The Omnibus does contain a two-year extension of pandemic-related Medicare telehealth flexibilities, as well as an extension of a provision allowing coverage of telehealth services in high deductible health plans with Health Savings Accounts. The legislation would also extend separate COVID-related waivers that allow for the treatment of some emergency department patients and inpatients from their home. The legislation also extends (at 3.5%) an expiring 5% bonus for providers participating in alternative payment models.

 

Physician groups expressed disappointment that Congress would allow any level of reimbursement reduction to go into effect at a time when providers are facing record inflation and staffing shortages, particularly since the legislation extends the 2% Medicare sequester on providers by another year in 2032, to help pay for other priorities in the bill. Overall, the Omnibus contains over $1.6 trillion dollars of spending. The bill is expected to pass by Friday’s deadline without major changes, but EDPMA will closely monitor all amendments and alert members to any relevant changes, if needed.

 

Looking ahead, EDPMA will aggressively pressure legislators for permanent reform to Medicare payment, since these annual last-minute crises cause instability in the Fee Schedule that affects beneficiary access to care.
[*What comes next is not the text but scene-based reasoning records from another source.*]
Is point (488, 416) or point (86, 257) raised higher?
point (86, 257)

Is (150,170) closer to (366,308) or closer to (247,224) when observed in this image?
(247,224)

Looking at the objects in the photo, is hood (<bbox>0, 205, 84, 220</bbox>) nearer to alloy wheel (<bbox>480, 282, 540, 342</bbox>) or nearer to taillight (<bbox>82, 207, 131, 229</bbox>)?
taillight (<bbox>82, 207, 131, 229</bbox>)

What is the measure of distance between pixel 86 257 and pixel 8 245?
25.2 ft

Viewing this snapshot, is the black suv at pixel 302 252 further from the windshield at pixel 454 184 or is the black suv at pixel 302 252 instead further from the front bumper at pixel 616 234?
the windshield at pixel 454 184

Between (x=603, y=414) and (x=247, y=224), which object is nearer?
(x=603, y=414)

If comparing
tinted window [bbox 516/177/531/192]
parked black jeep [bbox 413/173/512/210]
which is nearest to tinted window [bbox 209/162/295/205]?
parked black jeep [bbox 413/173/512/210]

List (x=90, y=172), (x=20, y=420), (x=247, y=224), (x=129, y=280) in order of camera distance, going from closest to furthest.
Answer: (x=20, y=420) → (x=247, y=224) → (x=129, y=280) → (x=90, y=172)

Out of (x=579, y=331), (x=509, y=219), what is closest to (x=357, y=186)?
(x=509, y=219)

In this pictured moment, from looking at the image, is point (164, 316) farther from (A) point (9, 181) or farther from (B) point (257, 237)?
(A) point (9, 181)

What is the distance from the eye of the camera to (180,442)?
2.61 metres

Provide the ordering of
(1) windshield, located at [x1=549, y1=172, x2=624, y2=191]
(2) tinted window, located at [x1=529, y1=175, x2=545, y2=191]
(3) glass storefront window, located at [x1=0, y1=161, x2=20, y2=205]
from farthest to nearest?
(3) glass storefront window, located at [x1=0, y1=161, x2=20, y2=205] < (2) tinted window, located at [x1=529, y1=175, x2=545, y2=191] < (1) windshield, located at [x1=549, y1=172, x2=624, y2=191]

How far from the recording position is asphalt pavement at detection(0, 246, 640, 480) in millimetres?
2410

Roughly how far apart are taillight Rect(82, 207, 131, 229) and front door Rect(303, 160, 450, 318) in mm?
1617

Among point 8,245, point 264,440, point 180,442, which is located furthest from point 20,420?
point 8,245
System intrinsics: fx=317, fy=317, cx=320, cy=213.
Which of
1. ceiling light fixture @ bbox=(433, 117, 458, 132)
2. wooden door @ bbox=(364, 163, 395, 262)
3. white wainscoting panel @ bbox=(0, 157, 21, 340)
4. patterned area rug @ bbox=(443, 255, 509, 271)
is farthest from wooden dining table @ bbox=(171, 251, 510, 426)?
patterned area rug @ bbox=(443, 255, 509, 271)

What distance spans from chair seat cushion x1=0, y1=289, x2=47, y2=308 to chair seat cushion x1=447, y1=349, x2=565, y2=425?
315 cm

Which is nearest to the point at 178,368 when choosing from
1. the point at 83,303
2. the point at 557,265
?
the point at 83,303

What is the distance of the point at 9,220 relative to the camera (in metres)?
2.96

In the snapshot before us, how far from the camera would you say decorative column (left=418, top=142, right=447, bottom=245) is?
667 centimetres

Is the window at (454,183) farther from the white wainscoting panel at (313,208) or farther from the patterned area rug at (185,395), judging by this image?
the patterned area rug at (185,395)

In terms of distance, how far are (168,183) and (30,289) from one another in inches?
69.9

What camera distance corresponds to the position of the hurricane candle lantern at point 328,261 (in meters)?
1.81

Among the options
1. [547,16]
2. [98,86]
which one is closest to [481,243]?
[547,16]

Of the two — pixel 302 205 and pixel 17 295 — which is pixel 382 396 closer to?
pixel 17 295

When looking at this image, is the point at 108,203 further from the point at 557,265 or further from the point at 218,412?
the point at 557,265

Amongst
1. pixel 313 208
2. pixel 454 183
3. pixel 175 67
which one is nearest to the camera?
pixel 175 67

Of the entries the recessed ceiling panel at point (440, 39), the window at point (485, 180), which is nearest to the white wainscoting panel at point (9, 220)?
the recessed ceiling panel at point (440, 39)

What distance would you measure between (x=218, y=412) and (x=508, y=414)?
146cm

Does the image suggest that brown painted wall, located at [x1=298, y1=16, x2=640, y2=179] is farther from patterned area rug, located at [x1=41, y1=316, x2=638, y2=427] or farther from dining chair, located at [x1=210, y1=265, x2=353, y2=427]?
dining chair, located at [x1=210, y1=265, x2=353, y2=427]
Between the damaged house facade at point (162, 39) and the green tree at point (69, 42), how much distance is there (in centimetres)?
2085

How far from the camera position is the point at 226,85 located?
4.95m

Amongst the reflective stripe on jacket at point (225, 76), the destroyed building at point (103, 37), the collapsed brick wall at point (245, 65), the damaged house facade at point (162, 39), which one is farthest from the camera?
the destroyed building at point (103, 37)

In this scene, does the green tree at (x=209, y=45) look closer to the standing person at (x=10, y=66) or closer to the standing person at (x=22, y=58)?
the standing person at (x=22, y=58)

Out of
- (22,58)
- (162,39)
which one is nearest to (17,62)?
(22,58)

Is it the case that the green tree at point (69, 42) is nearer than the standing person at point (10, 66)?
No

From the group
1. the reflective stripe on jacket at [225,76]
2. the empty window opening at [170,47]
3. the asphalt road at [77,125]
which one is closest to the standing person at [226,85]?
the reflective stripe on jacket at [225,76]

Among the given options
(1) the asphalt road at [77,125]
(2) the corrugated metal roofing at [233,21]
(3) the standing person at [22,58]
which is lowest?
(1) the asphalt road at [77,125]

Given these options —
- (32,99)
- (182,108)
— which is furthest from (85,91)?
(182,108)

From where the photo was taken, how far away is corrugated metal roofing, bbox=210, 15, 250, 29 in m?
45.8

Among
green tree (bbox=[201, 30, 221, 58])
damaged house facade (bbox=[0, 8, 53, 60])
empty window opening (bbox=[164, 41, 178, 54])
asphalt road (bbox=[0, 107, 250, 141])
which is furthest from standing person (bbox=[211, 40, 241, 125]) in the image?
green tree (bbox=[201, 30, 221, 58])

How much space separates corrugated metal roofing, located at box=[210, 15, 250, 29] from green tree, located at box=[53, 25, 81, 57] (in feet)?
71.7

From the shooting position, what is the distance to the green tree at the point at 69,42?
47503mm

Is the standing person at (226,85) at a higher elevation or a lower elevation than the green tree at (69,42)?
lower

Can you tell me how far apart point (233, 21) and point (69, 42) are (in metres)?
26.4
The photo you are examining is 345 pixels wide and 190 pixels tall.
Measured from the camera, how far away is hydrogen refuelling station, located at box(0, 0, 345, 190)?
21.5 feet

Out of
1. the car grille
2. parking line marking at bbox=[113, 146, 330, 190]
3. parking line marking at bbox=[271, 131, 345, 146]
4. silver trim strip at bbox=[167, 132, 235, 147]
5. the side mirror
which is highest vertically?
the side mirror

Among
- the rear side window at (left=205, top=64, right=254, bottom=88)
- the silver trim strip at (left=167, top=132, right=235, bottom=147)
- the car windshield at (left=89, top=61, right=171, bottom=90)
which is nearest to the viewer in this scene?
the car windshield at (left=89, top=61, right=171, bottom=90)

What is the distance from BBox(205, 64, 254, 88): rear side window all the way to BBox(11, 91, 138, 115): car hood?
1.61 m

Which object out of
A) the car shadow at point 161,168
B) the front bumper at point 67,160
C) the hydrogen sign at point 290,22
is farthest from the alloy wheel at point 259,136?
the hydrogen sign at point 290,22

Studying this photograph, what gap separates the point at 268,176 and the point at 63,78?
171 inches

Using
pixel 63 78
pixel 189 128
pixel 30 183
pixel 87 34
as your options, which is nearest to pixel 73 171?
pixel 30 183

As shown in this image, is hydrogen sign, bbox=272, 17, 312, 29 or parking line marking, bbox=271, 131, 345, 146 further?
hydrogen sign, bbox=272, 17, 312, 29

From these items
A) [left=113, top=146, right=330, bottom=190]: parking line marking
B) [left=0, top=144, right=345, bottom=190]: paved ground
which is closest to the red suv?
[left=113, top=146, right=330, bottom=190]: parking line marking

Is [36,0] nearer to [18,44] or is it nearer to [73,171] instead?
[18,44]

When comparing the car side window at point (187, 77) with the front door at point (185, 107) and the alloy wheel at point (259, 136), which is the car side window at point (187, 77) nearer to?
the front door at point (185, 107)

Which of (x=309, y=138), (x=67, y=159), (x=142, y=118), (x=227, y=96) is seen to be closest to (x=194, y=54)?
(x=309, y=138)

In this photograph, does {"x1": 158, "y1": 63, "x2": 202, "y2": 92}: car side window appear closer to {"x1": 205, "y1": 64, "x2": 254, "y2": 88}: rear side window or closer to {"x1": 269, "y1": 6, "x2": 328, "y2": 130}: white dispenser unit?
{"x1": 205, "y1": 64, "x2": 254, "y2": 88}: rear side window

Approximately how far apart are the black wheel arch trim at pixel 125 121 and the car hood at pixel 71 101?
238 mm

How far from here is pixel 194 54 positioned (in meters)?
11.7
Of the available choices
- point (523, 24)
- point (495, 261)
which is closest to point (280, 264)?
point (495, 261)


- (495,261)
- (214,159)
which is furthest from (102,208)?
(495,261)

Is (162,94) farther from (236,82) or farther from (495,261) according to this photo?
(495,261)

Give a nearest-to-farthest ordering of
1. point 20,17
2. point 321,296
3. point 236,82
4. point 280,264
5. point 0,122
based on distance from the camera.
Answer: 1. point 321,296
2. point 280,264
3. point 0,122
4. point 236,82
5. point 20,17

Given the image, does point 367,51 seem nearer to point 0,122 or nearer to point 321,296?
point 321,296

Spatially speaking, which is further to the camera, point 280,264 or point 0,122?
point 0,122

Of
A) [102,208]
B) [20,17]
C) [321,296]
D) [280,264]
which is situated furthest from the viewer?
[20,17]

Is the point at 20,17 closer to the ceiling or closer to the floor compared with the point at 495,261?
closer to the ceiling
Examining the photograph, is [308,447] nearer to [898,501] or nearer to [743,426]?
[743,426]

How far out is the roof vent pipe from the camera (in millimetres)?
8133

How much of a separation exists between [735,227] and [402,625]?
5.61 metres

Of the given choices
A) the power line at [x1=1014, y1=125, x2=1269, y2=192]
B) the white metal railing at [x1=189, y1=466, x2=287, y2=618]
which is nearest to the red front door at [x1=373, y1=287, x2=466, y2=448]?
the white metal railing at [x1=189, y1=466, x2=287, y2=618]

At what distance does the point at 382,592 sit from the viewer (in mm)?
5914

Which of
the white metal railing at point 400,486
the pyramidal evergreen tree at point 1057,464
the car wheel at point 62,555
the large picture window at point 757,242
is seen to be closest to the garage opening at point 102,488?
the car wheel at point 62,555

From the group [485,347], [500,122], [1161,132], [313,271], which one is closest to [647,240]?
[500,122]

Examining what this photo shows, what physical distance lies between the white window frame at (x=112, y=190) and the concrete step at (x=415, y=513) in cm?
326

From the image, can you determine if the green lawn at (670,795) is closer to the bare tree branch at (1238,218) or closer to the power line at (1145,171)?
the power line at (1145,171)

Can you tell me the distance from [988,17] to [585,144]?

Updates Released on No Surprises Act Federal IDR Process

As the Federal agencies tasked with implementing the No Surprises Act continue to work through the backlog of disputes that have been stuck in the IDR process with the contractors hired by the Federal government to administer dispute resolutions (referred to as certified independent dispute resolution entities or IDREs), several recent announcements have been made that are important for providers who are seeking to have disputes resolved under the Federal IDR process.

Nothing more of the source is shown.